| PROMPT |
Turn every line of the rows below into a Markdown table with the columns "Number" and "Text", skipping blank lines. Put the row's position in the first column and the line itself in the second.

## Start EXCERPTED DATA

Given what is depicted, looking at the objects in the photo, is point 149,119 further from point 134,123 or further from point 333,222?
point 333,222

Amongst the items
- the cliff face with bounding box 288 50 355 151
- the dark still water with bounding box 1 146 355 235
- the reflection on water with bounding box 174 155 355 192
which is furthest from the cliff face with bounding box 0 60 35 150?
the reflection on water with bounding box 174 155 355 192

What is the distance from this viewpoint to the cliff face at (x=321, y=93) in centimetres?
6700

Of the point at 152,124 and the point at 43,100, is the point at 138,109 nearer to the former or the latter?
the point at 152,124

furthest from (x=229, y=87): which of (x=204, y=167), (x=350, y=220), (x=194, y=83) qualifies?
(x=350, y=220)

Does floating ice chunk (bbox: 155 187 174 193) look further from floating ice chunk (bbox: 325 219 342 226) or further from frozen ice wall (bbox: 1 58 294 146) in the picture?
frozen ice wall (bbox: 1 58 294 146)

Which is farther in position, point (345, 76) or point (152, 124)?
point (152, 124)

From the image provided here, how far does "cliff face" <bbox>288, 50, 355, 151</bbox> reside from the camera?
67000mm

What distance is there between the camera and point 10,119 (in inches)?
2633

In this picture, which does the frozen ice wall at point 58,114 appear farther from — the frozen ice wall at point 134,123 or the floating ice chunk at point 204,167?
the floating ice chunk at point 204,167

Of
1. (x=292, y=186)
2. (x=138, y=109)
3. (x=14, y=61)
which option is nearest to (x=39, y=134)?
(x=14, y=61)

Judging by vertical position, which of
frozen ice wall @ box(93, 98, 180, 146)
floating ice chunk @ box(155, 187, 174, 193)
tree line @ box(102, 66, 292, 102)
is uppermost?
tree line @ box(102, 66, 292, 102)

## End EXCERPTED DATA

| EXERCISE SOLUTION |
| Number | Text |
|---|---|
| 1 | Given what is depicted, looking at the objects in the photo, is point 149,119 further from point 134,123 or further from point 333,222? |
| 2 | point 333,222 |
| 3 | Amongst the items |
| 4 | - the cliff face with bounding box 288 50 355 151 |
| 5 | - the dark still water with bounding box 1 146 355 235 |
| 6 | - the reflection on water with bounding box 174 155 355 192 |
| 7 | which is furthest from the cliff face with bounding box 0 60 35 150? |
| 8 | the reflection on water with bounding box 174 155 355 192 |
| 9 | What is the distance from this viewpoint to the cliff face at (x=321, y=93) in centimetres? |
| 10 | 6700 |
| 11 | Of the point at 152,124 and the point at 43,100, is the point at 138,109 nearer to the former or the latter? |
| 12 | the point at 152,124 |
| 13 | furthest from (x=229, y=87): which of (x=204, y=167), (x=350, y=220), (x=194, y=83) qualifies? |
| 14 | (x=350, y=220) |
| 15 | Does floating ice chunk (bbox: 155 187 174 193) look further from floating ice chunk (bbox: 325 219 342 226) or further from frozen ice wall (bbox: 1 58 294 146) in the picture? |
| 16 | frozen ice wall (bbox: 1 58 294 146) |
| 17 | Which is farther in position, point (345, 76) or point (152, 124)? |
| 18 | point (152, 124) |
| 19 | From the image provided here, how far does "cliff face" <bbox>288, 50, 355, 151</bbox> reside from the camera? |
| 20 | 67000mm |
| 21 | What distance is there between the camera and point 10,119 (in inches)? |
| 22 | 2633 |
| 23 | In this picture, which does the frozen ice wall at point 58,114 appear farther from — the frozen ice wall at point 134,123 or the floating ice chunk at point 204,167? |
| 24 | the floating ice chunk at point 204,167 |
| 25 | Of |
| 26 | 1. (x=292, y=186) |
| 27 | 2. (x=138, y=109) |
| 28 | 3. (x=14, y=61) |
| 29 | which option is nearest to (x=39, y=134)? |
| 30 | (x=14, y=61) |
| 31 | Judging by vertical position, which of |
| 32 | frozen ice wall @ box(93, 98, 180, 146) |
| 33 | floating ice chunk @ box(155, 187, 174, 193) |
| 34 | tree line @ box(102, 66, 292, 102) |
| 35 | is uppermost? |
| 36 | tree line @ box(102, 66, 292, 102) |